やり抜く力 天才じゃなくてもトップになれた「ベリベリ」シンプルな理由

地方から中央移籍へ “アンカツルール”廃止で筆記試験との戦いが幕を開ける

戸﨑圭太

【写真は共同】

地方競馬から日本競馬のトップへ上り詰めた騎手・戸﨑圭太。
大井競馬場で頭角を現し、JRAでも数々のビッグレースで結果を残してきた。
その華やかな実績の裏には、挫折や苦闘、遠回りの日々があった。

書籍『やり抜く力 天才じゃなくてもトップになれた「ベリベリ」シンプルな理由』(戸﨑圭太著)より、一部を抜粋してお届けします。

筆記試験との戦いが幕を開ける!

 頻繁にJRAに乗りにいくようになると、平日は南関東(5日連続開催が基本)、土日は中山や東京で競馬に乗るというハードスケジュールに。数えるほどだが、7日間連続騎乗という週もあった。当然、殺人的な忙しさになるわけだが、しんどさ以上に売れっ子感覚が味わえるのがうれしくて、「なんか俺、売れてるじゃん!」とか心の中で思いながら、競馬場から競馬場に移動していた記憶がある(笑)。

 あの頃は、いろんな経験を積むために、とにかくJRAで乗りたかった。そして、そこで乗っている自分がたまらなくうれしかったのだ。

 殺人的なスケジュールをこなしながら順調に勝ち星を積み重ね、アンカツルールの基準である年間20勝まであとわずかとなった2009年夏の某日、僕にとって衝撃的なニュースが飛び込んできた。

「アンカツルールが適用されるのは2009年まで。2010年度以降は、すべての騎手が一次試験を受けなければならない」

 最悪の悲報である。新しく、直近3年以内にJRAで年間20勝2回をクリアした騎手のみ、二次試験の実技が免除され、口頭試験のみとなるという規定が加わったが、正直、実技が免除されたところで、うれしくも何ともない。

 またあの筆記試験を受けるのか――。2005年に軽い気持ちで受けた際の、答案用紙をめくるカサッ、カサッという音が耳の奥によみがえり絶望的な気持ちになった。

 ただでさえ、スポット参戦で年間20勝するのは大変なのに、今度はそこに試験勉強も両立させなければならない。とても乗り越えられる気がしなかったが、かといってあきらめるという選択肢は僕にはなく、ひとまず2011年度の受験を念頭に置いた。免除になるのは実技試験だけなのだから、JRAの年間20勝を達成することにあまり意味はない。熊野さんに「だよね?」と聞いたところ、彼の考えは違った。

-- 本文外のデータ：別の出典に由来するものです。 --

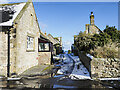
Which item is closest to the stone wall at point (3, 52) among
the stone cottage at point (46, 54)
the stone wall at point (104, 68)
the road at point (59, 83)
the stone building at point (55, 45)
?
the road at point (59, 83)

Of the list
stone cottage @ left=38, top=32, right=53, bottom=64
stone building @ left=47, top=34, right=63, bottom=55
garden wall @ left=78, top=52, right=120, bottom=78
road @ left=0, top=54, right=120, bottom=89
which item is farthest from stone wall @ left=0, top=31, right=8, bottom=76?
stone building @ left=47, top=34, right=63, bottom=55

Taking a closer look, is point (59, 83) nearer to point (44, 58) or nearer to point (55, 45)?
point (44, 58)

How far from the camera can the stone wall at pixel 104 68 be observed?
6766mm

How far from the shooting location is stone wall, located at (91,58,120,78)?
6766 mm

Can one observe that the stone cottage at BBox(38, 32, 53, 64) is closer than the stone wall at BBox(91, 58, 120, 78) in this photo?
No

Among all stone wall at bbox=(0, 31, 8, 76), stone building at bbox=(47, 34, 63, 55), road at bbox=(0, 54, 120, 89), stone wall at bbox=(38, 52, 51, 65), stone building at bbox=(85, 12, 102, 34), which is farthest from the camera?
stone building at bbox=(47, 34, 63, 55)

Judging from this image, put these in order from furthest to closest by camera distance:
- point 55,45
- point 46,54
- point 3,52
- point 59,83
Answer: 1. point 55,45
2. point 46,54
3. point 3,52
4. point 59,83

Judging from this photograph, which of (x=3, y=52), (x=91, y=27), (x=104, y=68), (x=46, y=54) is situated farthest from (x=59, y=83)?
(x=91, y=27)

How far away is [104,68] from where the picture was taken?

「20勝はしなくちゃダメだよ。相手に与える印象が違うから」

 僕には考えが及ばないところまで思慮を巡らせてくれるのが熊野さんに、ピシャリと頬を打たれた気分だった。

 熊野さんのいうとおり、2010年は競馬に集中し、22勝を挙げて規定をクリア。もちろん、主戦場も手を抜かず、全国リーディングこそ佐賀の山口勲さんに僅差で敗れたものの、1665回に騎乗して288勝という成績を残した。

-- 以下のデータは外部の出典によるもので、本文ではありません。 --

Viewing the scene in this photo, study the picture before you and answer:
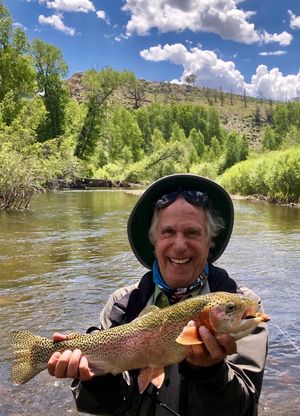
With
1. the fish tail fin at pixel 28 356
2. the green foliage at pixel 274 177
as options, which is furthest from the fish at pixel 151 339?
the green foliage at pixel 274 177

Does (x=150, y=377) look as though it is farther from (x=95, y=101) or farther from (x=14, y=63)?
(x=95, y=101)

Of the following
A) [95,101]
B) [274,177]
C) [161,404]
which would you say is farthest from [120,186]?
[161,404]

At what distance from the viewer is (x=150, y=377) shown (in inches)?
98.0

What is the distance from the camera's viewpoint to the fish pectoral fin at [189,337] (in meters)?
2.20

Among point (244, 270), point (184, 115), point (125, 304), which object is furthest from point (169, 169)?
point (184, 115)

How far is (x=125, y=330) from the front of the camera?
8.53 feet

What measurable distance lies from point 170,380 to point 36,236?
15.9 m

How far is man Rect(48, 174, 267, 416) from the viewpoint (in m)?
2.40

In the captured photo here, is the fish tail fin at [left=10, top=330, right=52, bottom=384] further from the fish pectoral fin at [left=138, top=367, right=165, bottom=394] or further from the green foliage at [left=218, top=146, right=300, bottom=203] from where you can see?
the green foliage at [left=218, top=146, right=300, bottom=203]

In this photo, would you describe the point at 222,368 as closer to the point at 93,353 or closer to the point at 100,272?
the point at 93,353

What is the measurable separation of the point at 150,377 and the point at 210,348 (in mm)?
447

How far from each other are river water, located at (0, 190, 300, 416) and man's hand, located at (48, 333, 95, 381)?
3.30 metres

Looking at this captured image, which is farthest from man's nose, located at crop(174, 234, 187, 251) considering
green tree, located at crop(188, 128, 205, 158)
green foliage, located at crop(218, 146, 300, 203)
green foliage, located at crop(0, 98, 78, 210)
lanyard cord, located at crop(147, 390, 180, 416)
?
green tree, located at crop(188, 128, 205, 158)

 さらにこの年は、日本ダービーにも初めて騎乗した。パートナーは、前走の青葉賞を内田さんで2着していたトゥザグローリー(池江泰寿厩舎)で、依頼を受けたときの高揚感は今でも覚えているが、当日は10番人気だったこともあり、ほどよい緊張感をもってゲートに向かうことができた。

 レースは、大外17番枠からまずまずのスタートを切ると、道中は4番手の外。直線に向き、残り400mあたりで先頭に並びかけると、あろうことか、馬が抜け出すような気配を見せて……。

「えー! このままいけちゃうの!? いってくれ!」

 本気で夢を見たけど、東京競馬場の直線はそんなに甘くない。残り200mから次々とかわされて7着。初めてのダービーなら、まぁそうなるだろうなと思うが、今となっては「あんなレースをしたら勝てないよ」と、当時の自分に教えてあげたい。

 勝ったのは、内田さんが手綱を取ったエイシンフラッシュ。ガッツポーズとウイニングランを見ながら「カッコいいなぁ」とすっかり感動。いつかは自分も……と湧き上がってくるものがあったし、僕の初ダービーで内田さんが目の前で勝つというタイミングの妙に、何か意味があるような気がしてならなかった。